You took action on my behalf at a time when I was out of options. I was out of ideas; mostly I was out of hope. I was hope-less. Trapped from any of the thousand ways I tried to look at it, resigned to a crumbling future. I was beyond hating my job, hating those around me, beyond sick and tired. I was numb. It was not “acceptance,” it was despair. What you gave me - and it was truly a gift – was an opportunity. We both know that it was also good for the company. What you did that others would not was to recognize this and do something about it. I would hope that you could consider this a success. As we discussed, many times, success in your particular position was often very difficult to measure. One of the things you understood was that success as a leader could be measured in human terms, usually ‘off the books’, even when others might not understand. I enjoyed those conversations very much. You most certainly achieved that with and for me. Thank you.
It didn’t mean that I liked my assignments. Not at first, and some of them I will never enjoy. You did, however, treat my attitude and frustrations with a compassion that amazes me, still. These last few years have not been easy for anyone at our workplace, and you were often pretty near the end of that wagging dog’s tail. Though we (ok, me mostly) made fun of some of your statements (“It is what it is”), there was no mistaking that it was what it was, and it likely wasn’t getting any better. You encouraged, cajoled, moved stuff around, didn’t run certain reports at different times, and did your best to make it work. Often, you looked bad for our sake. Some of us recognized that. Thank you.

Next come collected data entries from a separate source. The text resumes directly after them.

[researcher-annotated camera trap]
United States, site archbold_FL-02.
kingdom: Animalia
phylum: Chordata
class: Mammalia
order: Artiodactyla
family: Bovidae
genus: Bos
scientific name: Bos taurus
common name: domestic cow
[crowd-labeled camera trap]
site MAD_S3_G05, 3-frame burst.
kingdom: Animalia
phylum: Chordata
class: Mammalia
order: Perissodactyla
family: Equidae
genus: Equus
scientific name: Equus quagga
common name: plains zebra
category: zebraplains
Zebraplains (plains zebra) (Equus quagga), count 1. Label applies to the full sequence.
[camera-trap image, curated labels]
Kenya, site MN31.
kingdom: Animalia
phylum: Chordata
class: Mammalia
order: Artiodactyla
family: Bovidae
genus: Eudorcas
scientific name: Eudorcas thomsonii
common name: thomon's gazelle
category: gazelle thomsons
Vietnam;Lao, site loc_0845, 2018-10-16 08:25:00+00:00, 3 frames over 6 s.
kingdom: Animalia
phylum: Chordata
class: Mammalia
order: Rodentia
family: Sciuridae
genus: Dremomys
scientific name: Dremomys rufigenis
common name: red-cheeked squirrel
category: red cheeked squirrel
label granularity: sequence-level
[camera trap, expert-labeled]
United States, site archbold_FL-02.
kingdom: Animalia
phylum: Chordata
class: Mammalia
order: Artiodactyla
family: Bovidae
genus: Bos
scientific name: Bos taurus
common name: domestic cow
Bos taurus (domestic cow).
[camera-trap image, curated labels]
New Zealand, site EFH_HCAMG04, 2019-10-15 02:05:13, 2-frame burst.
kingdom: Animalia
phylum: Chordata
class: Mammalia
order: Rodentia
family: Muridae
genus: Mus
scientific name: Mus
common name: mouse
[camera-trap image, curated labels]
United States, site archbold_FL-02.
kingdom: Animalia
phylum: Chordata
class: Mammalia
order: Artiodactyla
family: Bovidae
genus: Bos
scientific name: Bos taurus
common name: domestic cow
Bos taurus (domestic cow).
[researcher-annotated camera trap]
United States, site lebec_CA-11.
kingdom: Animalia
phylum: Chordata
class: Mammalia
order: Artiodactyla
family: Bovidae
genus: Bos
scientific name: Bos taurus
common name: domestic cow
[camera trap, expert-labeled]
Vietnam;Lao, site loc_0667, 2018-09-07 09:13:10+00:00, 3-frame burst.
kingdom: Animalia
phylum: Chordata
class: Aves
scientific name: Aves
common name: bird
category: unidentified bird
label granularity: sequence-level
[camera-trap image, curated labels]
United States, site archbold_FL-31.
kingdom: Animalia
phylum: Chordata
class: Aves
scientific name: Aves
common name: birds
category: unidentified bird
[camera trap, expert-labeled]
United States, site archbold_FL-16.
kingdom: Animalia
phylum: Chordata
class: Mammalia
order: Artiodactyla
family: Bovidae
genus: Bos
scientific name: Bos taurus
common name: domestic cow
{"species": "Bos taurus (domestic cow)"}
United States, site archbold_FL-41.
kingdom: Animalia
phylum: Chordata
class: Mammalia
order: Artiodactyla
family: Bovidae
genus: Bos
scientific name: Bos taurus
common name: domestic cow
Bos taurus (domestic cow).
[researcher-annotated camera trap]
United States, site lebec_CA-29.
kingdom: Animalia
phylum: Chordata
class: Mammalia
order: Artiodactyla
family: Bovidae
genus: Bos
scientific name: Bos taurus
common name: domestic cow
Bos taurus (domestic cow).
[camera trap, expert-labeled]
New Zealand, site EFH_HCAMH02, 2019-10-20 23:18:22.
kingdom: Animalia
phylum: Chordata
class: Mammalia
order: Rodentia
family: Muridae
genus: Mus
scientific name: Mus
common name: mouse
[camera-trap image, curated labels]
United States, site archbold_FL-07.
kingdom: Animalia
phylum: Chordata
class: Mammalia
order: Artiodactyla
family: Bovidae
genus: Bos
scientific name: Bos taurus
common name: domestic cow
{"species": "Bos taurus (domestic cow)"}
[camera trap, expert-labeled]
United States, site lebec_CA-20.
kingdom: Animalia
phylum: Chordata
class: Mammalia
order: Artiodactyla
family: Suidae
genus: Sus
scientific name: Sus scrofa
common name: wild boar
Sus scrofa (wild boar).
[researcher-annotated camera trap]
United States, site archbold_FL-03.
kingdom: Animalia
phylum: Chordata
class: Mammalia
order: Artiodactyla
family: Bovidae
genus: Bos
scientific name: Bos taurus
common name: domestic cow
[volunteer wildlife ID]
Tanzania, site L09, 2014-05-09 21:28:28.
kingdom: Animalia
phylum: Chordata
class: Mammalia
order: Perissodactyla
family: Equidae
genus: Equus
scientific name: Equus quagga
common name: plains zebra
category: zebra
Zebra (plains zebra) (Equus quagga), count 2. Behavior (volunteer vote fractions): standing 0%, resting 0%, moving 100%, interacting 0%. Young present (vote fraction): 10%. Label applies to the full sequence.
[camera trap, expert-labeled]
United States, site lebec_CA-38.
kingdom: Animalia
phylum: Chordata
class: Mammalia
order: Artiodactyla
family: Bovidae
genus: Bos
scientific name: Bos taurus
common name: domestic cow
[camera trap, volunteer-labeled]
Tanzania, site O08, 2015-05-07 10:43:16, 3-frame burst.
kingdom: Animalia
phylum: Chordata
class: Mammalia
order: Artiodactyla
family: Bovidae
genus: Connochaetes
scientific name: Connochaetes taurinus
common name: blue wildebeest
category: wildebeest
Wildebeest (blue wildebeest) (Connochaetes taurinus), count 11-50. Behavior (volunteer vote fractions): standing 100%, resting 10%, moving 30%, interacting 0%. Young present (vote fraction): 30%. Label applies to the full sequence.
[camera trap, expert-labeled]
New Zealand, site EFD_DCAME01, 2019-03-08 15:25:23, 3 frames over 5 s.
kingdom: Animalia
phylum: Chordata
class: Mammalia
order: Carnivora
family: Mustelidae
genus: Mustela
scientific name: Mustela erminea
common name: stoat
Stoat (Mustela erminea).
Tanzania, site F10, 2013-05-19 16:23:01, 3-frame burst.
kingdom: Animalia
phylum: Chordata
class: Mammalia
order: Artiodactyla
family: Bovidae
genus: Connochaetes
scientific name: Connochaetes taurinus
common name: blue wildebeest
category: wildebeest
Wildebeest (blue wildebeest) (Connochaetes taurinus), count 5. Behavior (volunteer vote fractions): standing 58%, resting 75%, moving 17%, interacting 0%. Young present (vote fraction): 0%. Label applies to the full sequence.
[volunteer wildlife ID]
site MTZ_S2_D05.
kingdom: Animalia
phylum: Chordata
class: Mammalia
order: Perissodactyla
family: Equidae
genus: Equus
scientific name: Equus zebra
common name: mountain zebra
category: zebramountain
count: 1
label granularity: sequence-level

The opportunities that you provided me have given me quite an education into an aspect of my career that I never thought I’d receive. You have increased my value at least threefold; to Mercy, to myself, and hope-fully, to my future. You’ve helped improved my home and family life – I’m a little easier to live with than I was in my six years in “The Pit.” I actually look forward to going to work, every now and then. Just don’t tell anyone – I have a reputation to maintain. Thank you.
Thank you for looking me in the eye. Thank you for letting me rant when I needed to, to say the wrong thing, to accept my apologies for doing both. Thank you for valuing my opinions. For listening. For your confidences, which I keep. It meant that you valued the ‘working’ me, something that had been taken away. You allowed me to do, to make a difference, to work through a new challenge to the other side, to make something better, not just fill time on the train to oblivion.
I don’t know what the future holds for either of us. I hope what you told me, the last time we talked about it, continues to be true. I know that you’ll be successful and make a difference, whatever happens, because that’s what you do. I’m just thinking about you on this Thanksgiving eve.